ЦИТИРУЕМЫЙ ФРАГМЕНТ:
--
Тут, кажется, вся ясно. Толстому важно изобразить запредельное состояние своего героя, и все другие участники сцены — невеста, сестра, сын — здесь статисты. Они пришли, плачут; и у каждого свои мотивы, свои чувства и мысли: сестра плачет потому, что жалеет ребенка, сын — потому, что плачет тетя, и потому, что ему страшно, невеста — что князь Андрей скоро умрет. Все их мысли и чувства — о нем, дороги им и важны. И глядя на них, князь Андрей думает или говорит о себе и о своем — о своем откровении, о счастии Птиц Небесных. Он полностью поглощен тем, что открылось ему, и не спускается, и не испытывает никакого желания спуститься из небесных сфер «назад в жизнь». И ровно так же, как, бывает, мы удивляемся хлопотам и суете знакомого, выбивающего ничтожное повышение по службе, ровно так же и князь Андрей как существо высшее удивляется земной жизни.
--
ЗАФИКСИРОВАННЫЕ ДАННЫЕ:
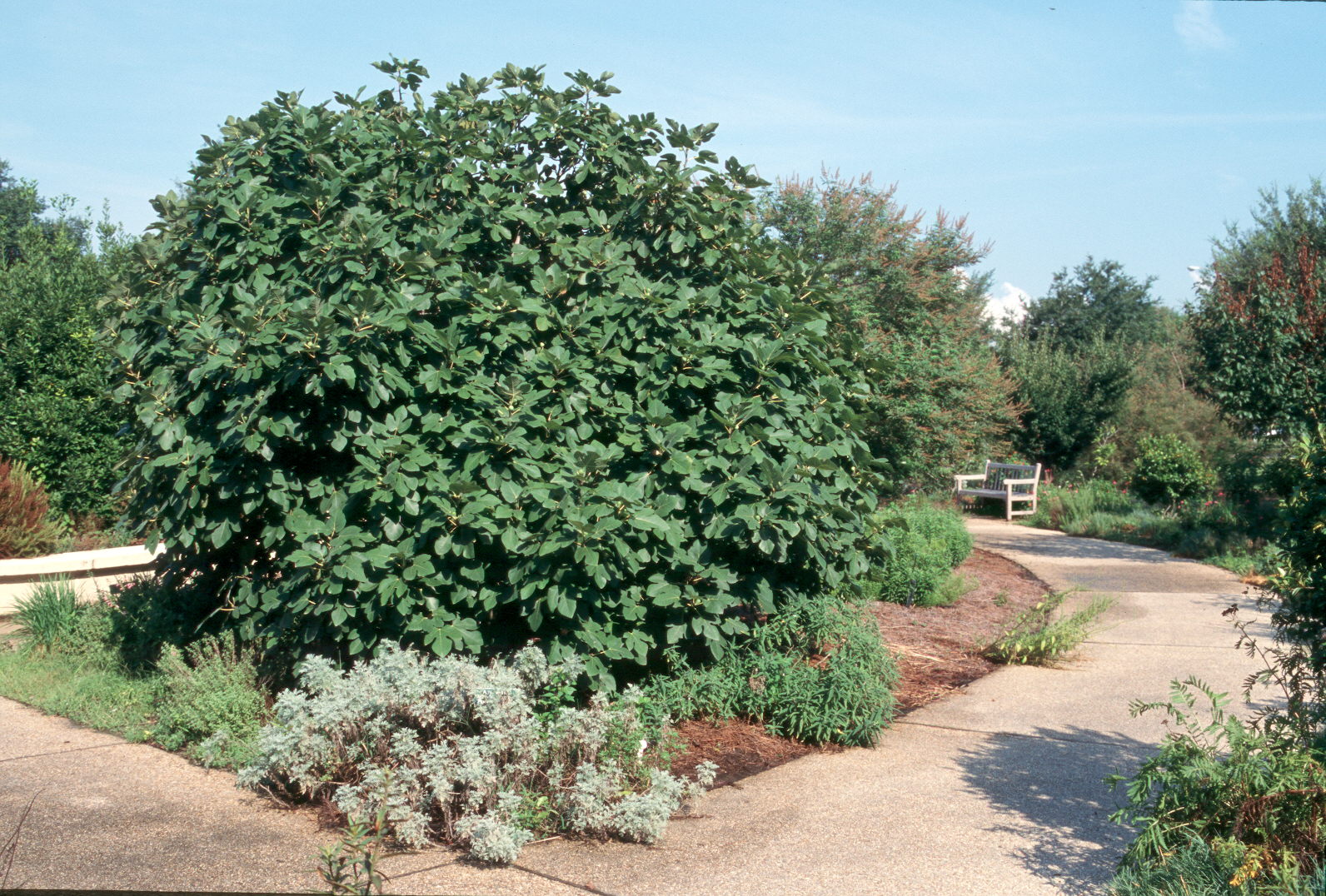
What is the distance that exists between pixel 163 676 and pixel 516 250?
3104mm

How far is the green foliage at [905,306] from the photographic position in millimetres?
11234

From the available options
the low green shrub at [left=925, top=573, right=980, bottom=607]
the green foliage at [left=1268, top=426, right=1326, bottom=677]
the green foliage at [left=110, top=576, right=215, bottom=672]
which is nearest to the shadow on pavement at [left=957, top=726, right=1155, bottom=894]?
the green foliage at [left=1268, top=426, right=1326, bottom=677]

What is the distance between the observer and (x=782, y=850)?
399cm

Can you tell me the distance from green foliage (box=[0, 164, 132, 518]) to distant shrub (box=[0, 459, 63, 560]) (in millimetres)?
501

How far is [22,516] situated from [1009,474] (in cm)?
1748

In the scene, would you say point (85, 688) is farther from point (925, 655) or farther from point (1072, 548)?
point (1072, 548)

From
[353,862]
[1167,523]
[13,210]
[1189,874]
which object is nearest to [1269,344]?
[1167,523]

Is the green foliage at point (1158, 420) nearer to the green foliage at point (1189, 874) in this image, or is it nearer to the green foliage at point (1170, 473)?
the green foliage at point (1170, 473)

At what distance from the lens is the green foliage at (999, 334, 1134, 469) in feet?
71.5

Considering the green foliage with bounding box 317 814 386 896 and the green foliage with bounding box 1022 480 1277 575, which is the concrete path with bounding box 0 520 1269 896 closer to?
the green foliage with bounding box 317 814 386 896

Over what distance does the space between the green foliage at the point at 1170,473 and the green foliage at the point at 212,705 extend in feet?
48.0

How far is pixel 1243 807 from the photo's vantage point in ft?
11.1

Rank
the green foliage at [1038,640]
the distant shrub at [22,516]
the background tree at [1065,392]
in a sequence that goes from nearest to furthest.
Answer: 1. the green foliage at [1038,640]
2. the distant shrub at [22,516]
3. the background tree at [1065,392]

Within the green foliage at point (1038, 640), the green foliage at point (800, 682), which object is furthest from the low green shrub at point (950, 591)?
the green foliage at point (800, 682)
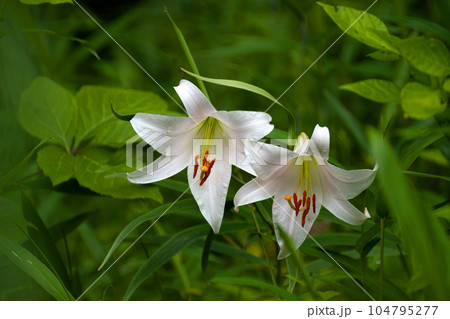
--
Воспроизведите цитируемый фрагмент целиком, от слов «Тут, кажется, вся» вниз до слов «удивляется земной жизни.». Замените в нём «князь Андрей» на «Болконский».

Тут, кажется, вся ясно. Толстому важно изобразить запредельное состояние своего героя, и все другие участники сцены — невеста, сестра, сын — здесь статисты. Они пришли, плачут; и у каждого свои мотивы, свои чувства и мысли: сестра плачет потому, что жалеет ребенка, сын — потому, что плачет тетя, и потому, что ему страшно, невеста — что Болконский скоро умрет. Все их мысли и чувства — о нем, дороги им и важны. И глядя на них, Болконский думает или говорит о себе и о своем — о своем откровении, о счастии Птиц Небесных. Он полностью поглощен тем, что открылось ему, и не спускается, и не испытывает никакого желания спуститься из небесных сфер «назад в жизнь». И ровно так же, как, бывает, мы удивляемся хлопотам и суете знакомого, выбивающего ничтожное повышение по службе, ровно так же и Болконский как существо высшее удивляется земной жизни.